EDIT: The above grabs the last snapshot ID before the date you provided. If you just want the snapshot ID for a given date, that's even simpler. Also note that it won't work if there's multiple lines of paths for the snapshot you want, it will have to be adjusted for that. This is just a basic example.
As you can see such an approach has a few "gotchas"
I think you are overcomplicating it and that restic shouldn't cater to every single use case. It, if anything, would become too complex. Do few things and do it well. But that's just my opinion. FWIW I don't think the proposed solution is very complex at all, it's literally one single command to get you 99% of the way. If you add a couple more lines you're done. And having to adjust and run different commands on different platforms is already something you have to do anyway, even if you were to use a built-in feature like this in restic, so you already crossed that boundary.
@rawtaz Point-in-time restore is a primary use case for keeping multiple backup snapshots in general. If all restore operations only used the "latest" snapshot then there would be no need in the whole restic machinery.
And manual restore is only feasible while the data to be restored is simple as single directory. Consider repeating the "awk" approach for related snapshots from several hosts. Think of restore scenarios that have further steps after extracting files, like database import. Automation becomes necessary in any infrastructure larger than personal space and/or when multiple operators are involved.
Compare the snippet above with the following possible way:
restic restore latest --before 2020-01-01 --target ...
Would you say that this feature is not needed at all or just that it has low priority?
Technically, this change should be simple: just handling a new --before command line filter in addition to existing --tag, --host, --path,
and then changing a single line in snapshot_find.go/FindLatestSnapshot():
if snapshot.Time.Before(latest) || !snapshot.Time.Before(before) {
return nil
}
Sorry for the late reply, been busy.
Would you say that this feature is not needed at all or just that it has low priority?
Needed or not isn't something that can be answered as the concept of needed is relative and individual.

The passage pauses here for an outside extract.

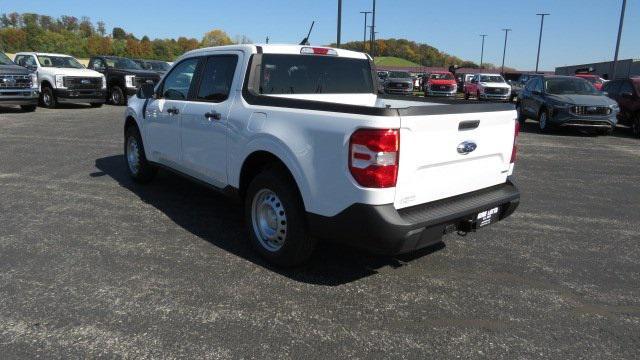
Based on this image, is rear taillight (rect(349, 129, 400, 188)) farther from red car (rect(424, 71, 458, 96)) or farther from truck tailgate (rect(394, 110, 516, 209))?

I think it's a nice to have rather than need to have, if that answers your question. People restoring manually don't need this, and those that automate/integrate their restores will have written scripts/integrations already, and will have absolutely no problem to grab the list of snapshots and pick the one they're interested in (or as I think I mentioned before, will already have a UI for it anyway). It's a pretty specific use case.
Regarding priority, it's currently not realistic that a core developer will write it (as there's a lot of other more important things to focus that time on), that's pretty certainly not going to happen in the foreseeable future. Possibly a PR would be considered though, if written properly :)
Tested a workaround with helper script, as suggested in the comment above: Python script gist. Usage:
restic snapshots --json | python3 find_snapshot.py <before|after> YYYY-MM-DD.HH:MM+HH:MM
Some details can make the task too complex for an inline awk program: semantics of input date and time zones.
- As mentioned in the same comment, the requested restore date can be interpreted in several ways:
- latest snapshot taken before the given date,
- snapshot taken exactly on the given date,
- earlest snapshot taken after the given date.
At least our ops were not able to tell if preferred mode would be "latest before" or "earliest after", they need both. The case with exact date might be rare due to backup retention.
- Backup and restore may take place in different time zones.
To the credit of restic, it saves snapshot timestamps with time zone information.
When restoring, operator can /and most often will/ enter desired restore date without indicating any time zone. In that case the only reasonable assumption is the current local time zone. Even in the same location, the time zone of requested date may differ from the time zone of snapshot (due to DST).
The helper script should consider these details when comparing points in time.